# Temperature Analysis I

In [1]:
#import dependencies
import pandas as pd
from datetime import datetime as dt
from scipy import stats

In [2]:
#import csv
measurements_df = pd.read_csv('Resources/hawaii_measurements.csv')
measurements_df.head()

Unnamed: 0,station,date,prcp,tobs
0,USC00519397,2010-01-01,0.08,65
1,USC00519397,2010-01-02,0.0,63
2,USC00519397,2010-01-03,0.0,74
3,USC00519397,2010-01-04,0.0,76
4,USC00519397,2010-01-06,,73


In [3]:
#convert date column to datetime
for index, row in measurements_df.iterrows():
    row['date'] = dt.strptime(row['date'], '%Y-%m-%d')

In [4]:
#set index to date column
measurements_df.set_index('date', inplace=True)
measurements_df.head()

Unnamed: 0_level_0,station,prcp,tobs
date,Unnamed: 1_level_1,Unnamed: 2_level_1,Unnamed: 3_level_1
2010-01-01,USC00519397,0.08,65
2010-01-02,USC00519397,0.0,63
2010-01-03,USC00519397,0.0,74
2010-01-04,USC00519397,0.0,76
2010-01-06,USC00519397,,73


# June and December Data Comparison

In [5]:
#dictionaries to hold rows
june_dict = {}
dec_dict = {}

#pulling needed rows
for index, row in measurements_df.iterrows():
    dt_index = dt.strptime(index, '%Y-%m-%d')
    if dt_index.strftime('%m') == '06':
        june_dict[index] = row
    elif dt_index.strftime('%m') == '12':
        dec_dict[index] = row

In [6]:
#june data frame
june_df = pd.DataFrame.from_dict(june_dict, orient='index')
len_june = len(june_df)
print(len_june)
june_df.head()

240


Unnamed: 0,station,prcp,tobs
2010-06-01,USC00516128,0.08,70
2010-06-02,USC00516128,0.0,78
2010-06-03,USC00516128,0.1,73
2010-06-04,USC00516128,0.01,68
2010-06-05,USC00516128,0.09,79


In [7]:
#december data frame
dec_df = pd.DataFrame.from_dict(dec_dict, orient='index')
len_dec = len(dec_df)
print(len_dec)
dec_df.head()

217


Unnamed: 0,station,prcp,tobs
2010-12-01,USC00516128,1.48,71
2010-12-03,USC00516128,1.59,67
2010-12-04,USC00516128,0.19,77
2010-12-06,USC00516128,0.0,61
2010-12-07,USC00516128,0.0,62


In [8]:
#finding june average temp and stdv
tavg_june = round(june_df['tobs'].mean(), 2)
stdev_june = stats.tstd(june_df['tobs'])
print(tavg_june)
print(stdev_june)

72.13
2.706721706951832


In [9]:
#finding december average temp and stdv
tavg_dec = round(dec_df['tobs'].mean(), 2)
stdev_dec = stats.tstd(dec_df['tobs'])
print(tavg_dec)
print(stdev_dec)

69.24
3.320488564639603


In [10]:
#run Welch's t-test
stats.ttest_ind_from_stats(tavg_june, stdev_june, len_june, tavg_dec, stdev_dec, len_dec, equal_var=False)

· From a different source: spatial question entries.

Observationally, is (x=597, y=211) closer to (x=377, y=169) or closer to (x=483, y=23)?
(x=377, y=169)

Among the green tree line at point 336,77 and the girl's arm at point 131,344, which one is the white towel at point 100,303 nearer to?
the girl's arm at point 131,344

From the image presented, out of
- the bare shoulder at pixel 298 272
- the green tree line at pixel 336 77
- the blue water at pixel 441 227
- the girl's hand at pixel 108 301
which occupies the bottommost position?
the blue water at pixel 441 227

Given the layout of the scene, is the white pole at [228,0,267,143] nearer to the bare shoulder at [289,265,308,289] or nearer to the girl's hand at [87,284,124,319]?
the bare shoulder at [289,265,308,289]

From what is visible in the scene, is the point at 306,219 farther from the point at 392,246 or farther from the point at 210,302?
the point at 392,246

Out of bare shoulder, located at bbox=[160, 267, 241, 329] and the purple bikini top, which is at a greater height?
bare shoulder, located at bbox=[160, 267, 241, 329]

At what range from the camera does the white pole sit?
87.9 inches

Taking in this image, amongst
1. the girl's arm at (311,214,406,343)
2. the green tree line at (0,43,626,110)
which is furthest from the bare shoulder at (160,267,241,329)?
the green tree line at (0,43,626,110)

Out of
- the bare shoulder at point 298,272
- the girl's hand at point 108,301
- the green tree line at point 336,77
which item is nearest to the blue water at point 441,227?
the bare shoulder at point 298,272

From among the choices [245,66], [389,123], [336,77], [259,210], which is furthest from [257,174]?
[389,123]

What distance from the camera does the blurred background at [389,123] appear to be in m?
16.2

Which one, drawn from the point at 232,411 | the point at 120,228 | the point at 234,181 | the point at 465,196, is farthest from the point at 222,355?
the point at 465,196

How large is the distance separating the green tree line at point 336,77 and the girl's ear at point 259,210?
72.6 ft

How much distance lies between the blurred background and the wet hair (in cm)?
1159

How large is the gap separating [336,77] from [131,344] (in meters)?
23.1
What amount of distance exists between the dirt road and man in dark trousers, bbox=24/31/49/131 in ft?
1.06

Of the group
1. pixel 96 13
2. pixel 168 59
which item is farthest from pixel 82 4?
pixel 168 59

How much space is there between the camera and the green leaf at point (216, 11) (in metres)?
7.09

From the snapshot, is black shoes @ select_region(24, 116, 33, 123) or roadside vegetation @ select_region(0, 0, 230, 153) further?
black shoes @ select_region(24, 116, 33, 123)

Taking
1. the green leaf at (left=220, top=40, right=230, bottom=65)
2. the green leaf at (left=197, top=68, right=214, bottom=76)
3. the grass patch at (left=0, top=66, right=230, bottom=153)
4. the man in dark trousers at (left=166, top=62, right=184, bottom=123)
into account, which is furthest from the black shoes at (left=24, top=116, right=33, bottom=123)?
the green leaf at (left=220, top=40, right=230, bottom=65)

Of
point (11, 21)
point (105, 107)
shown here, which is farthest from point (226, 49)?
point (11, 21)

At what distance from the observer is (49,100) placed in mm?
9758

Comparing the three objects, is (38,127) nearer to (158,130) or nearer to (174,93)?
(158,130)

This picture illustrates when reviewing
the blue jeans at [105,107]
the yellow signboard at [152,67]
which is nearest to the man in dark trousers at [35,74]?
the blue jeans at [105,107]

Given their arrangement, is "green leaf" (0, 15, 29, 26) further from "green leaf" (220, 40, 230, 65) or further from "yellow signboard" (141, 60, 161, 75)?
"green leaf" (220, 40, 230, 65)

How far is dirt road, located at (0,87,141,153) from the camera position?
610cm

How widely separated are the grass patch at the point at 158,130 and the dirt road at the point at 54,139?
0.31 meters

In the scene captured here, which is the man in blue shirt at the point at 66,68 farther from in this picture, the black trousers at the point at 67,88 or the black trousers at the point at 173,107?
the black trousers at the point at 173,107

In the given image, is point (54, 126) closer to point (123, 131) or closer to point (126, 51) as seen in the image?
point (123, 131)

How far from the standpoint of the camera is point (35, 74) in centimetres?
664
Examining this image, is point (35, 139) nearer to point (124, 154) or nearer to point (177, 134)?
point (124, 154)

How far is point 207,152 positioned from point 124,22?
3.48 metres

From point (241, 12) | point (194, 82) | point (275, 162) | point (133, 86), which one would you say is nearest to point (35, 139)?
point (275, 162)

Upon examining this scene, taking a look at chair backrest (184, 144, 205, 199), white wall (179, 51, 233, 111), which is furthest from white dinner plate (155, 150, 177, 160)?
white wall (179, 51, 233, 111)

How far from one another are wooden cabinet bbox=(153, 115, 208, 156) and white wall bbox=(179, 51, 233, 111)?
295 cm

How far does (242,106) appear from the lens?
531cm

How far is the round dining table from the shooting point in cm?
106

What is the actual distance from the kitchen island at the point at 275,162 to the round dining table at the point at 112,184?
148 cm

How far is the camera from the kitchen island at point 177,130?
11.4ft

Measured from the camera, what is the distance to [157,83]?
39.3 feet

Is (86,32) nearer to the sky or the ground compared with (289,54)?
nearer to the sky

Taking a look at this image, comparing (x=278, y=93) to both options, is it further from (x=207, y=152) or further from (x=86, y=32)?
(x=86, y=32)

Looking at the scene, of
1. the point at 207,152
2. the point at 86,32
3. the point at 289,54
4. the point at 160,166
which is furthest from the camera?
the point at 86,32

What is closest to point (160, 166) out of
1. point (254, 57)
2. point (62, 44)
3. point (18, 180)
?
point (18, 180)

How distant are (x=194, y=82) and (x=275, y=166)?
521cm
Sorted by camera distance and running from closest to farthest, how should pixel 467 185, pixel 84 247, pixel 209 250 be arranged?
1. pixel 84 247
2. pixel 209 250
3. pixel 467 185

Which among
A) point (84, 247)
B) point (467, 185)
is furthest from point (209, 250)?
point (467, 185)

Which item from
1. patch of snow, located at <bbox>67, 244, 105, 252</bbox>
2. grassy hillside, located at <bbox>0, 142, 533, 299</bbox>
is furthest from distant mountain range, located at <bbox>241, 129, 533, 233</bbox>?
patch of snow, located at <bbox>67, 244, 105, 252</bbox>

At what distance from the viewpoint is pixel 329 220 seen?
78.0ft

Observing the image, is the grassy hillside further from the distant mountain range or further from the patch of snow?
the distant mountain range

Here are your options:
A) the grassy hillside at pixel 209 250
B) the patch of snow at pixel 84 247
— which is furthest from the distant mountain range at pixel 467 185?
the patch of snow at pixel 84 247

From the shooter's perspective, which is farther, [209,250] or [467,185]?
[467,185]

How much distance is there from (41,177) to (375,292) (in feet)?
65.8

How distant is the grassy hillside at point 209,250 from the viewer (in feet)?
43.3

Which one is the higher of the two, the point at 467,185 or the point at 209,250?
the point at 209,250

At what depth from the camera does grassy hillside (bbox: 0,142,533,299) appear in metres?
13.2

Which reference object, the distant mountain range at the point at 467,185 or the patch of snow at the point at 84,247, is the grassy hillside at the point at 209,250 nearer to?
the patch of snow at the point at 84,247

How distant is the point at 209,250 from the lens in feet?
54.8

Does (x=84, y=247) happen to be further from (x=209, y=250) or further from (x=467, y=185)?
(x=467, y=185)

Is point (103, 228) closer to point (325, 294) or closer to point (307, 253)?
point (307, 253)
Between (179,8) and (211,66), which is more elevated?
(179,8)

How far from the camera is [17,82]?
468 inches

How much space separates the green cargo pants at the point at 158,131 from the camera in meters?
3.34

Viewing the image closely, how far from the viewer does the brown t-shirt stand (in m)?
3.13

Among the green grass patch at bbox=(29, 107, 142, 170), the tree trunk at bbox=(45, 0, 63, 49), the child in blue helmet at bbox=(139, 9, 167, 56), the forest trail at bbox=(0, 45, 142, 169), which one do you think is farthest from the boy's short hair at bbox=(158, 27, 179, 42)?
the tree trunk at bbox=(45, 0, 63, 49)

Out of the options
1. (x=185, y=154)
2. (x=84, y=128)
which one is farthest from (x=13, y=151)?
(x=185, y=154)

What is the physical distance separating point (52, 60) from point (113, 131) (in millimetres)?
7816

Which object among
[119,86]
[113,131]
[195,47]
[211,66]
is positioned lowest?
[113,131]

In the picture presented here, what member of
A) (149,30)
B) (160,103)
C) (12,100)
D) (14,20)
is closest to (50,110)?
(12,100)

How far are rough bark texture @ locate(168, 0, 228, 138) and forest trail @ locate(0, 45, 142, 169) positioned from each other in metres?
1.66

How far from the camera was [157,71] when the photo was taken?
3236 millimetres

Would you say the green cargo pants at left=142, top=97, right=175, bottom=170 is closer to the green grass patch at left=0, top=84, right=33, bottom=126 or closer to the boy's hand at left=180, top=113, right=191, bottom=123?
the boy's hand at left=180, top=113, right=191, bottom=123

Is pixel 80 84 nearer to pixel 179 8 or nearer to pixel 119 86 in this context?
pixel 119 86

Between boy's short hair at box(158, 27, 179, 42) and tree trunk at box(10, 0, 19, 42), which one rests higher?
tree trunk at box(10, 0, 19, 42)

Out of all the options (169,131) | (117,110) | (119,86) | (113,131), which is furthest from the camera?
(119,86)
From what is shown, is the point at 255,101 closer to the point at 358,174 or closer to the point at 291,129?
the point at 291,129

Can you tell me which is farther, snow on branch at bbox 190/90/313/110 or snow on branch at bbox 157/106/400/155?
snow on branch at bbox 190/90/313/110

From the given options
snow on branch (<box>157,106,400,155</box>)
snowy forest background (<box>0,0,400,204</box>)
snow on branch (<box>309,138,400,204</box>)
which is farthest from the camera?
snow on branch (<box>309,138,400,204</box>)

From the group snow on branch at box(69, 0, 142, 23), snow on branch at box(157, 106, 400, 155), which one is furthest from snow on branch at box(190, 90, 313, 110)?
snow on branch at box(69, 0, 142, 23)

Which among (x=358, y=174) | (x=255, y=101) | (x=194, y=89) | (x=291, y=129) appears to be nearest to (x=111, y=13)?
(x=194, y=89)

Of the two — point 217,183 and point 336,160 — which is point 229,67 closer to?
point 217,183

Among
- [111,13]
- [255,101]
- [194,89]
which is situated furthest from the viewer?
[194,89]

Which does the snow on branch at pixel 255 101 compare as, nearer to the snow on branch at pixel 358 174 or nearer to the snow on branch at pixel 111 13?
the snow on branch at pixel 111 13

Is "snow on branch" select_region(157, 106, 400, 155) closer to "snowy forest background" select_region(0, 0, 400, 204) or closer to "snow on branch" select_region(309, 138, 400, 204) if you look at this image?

Ttest_indResult(statistic=10.133438702814022, pvalue=1.0094299999426102e-21)

In [11]:
#extra - modified june data frame to match December's length and ran ttest_rel
june_df_short = june_df.loc[:'2017-06-11']
print(len(june_df_short))
short_june_avg = june_df_short['tobs'].mean()
print(short_june_avg)

217
71.90783410138249


In [12]:
#extra - running paired t-test on modified data
stats.ttest_rel(june_df_short['tobs'], dec_df['tobs'])

Ttest_relResult(statistic=9.711579509054578, pvalue=9.878980958190058e-19)

# Analysis

Since the June and December data sets were different lengths due to June having an extra month of data and June and December inherently having different day counts, I chose to run Welch's t-test, or the unequal variances t-test, to account for this difference in sample size. Ideally, a paired t-test would have been run, since the temperatures were pulled from the same locations at two different points in time, but since the sample sizes didn't match, scipy wouldn't run the tests, and I had to choose the best option. 
I also cut some data out of the June dataset to run the tests as a paired t-test, just to see if the results were similar or different using the paired t-test.

For Welch's test: With a p-value of 1.0094299999426102e-21 (0.000000000000000000001), the results show statistical significance.

For the modified paired test: The p value was higher for this test at 9.878980958190058e-19 (0.0000000000000000009), but still much lower than 0.05 and still statistically significant.